* _Apply what you read_
A. In the laurel wood thread, explain in one to three sentences why Bodrighy could offer Paul.J only limited information about turning the wood.
B. Continue the laurel wood thread from its final post.

*** Excerpt provided ***

# Laurel wood



## Paul.J (11 Jul 2007)

Can anyone give any info on this wood for turning.
I was given a branch part i think about 7 foot long 4" diam.
Paul.J.


----------



## Bodrighy (11 Jul 2007)

Must have been some bush :lol: 

I know that there is a wood called 'camphor laurel' that gets turned but don't know about our native bush Paul.

Pete


----------



## Paul.J (11 Jul 2007)

*Bodrighy wrote*
Must have been some bush 
That's just what i said Pete,but he was adamant,(not Adam Ant the singer) :lol: that it was a big Laurel bush he'd cut down. :shock: 
Paul.J.


----------



## Bodrighy (11 Jul 2007)

Hi Paul,

Just found this thread referring to laurel.

Apparently it isn't too good to eat :lol: 

Pete


----------



## Paul.J (11 Jul 2007)

Thanks for that Pete.
I don't think i'll be bothering with it.Eating or turning :shock: 
Paul.J.

*** End of Excerpt provided ***
*** Stored data ***

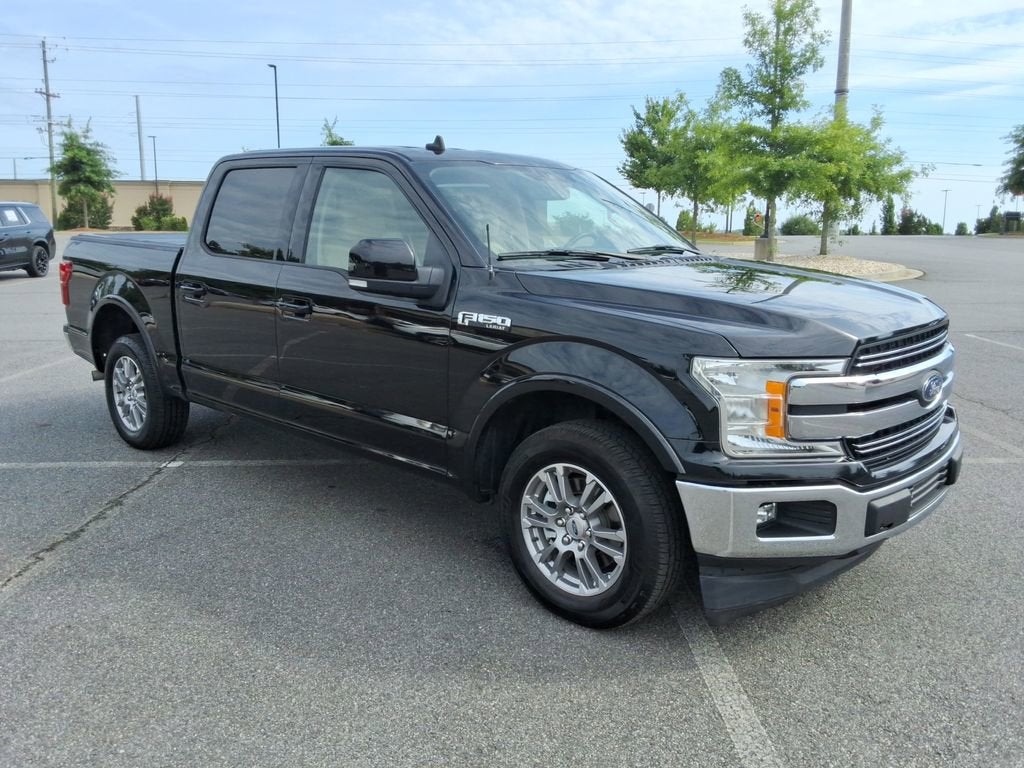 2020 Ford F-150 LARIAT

*** End of Stored data ***
*** Stored data ***

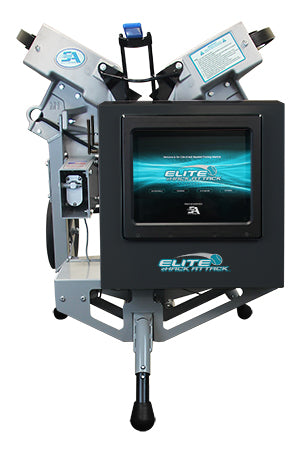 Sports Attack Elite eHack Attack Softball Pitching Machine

*** End of Stored data ***
*** Stored data ***

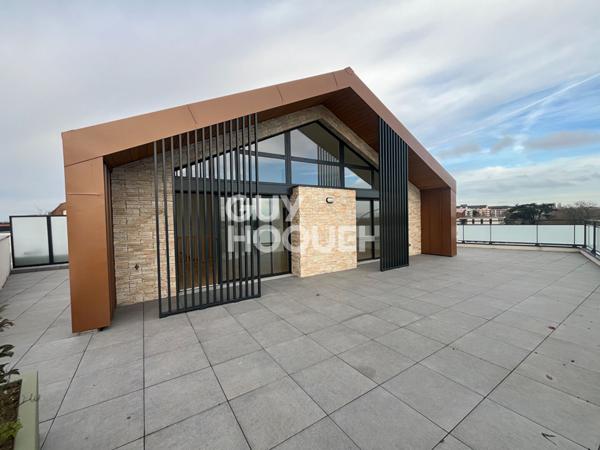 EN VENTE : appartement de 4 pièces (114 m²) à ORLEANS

*** End of Stored data ***

* _Answers for this exercise_
A. Bodrighy knew of a wood called camphor laurel that is used for turning. He did not know anything about the native laurel bush, so he could not say how that wood turns.

B.
----------



## greybeard (28 Jul 2007)

hi Paul

Just to say that I have tried turning laurel quite successfully, a couple of lengths trimmed from a bush in the garden which was about 25 years old. Only small stuff, 4" to 5" diameter max., and not very straight so no long vases!

Air dried and no end sealing (didn't know any better then!) - struck me as almost a poor mans box. Not a lot of figuring, but quite a lot of small knots which were interesting. Took and held a good sharp/clean finish.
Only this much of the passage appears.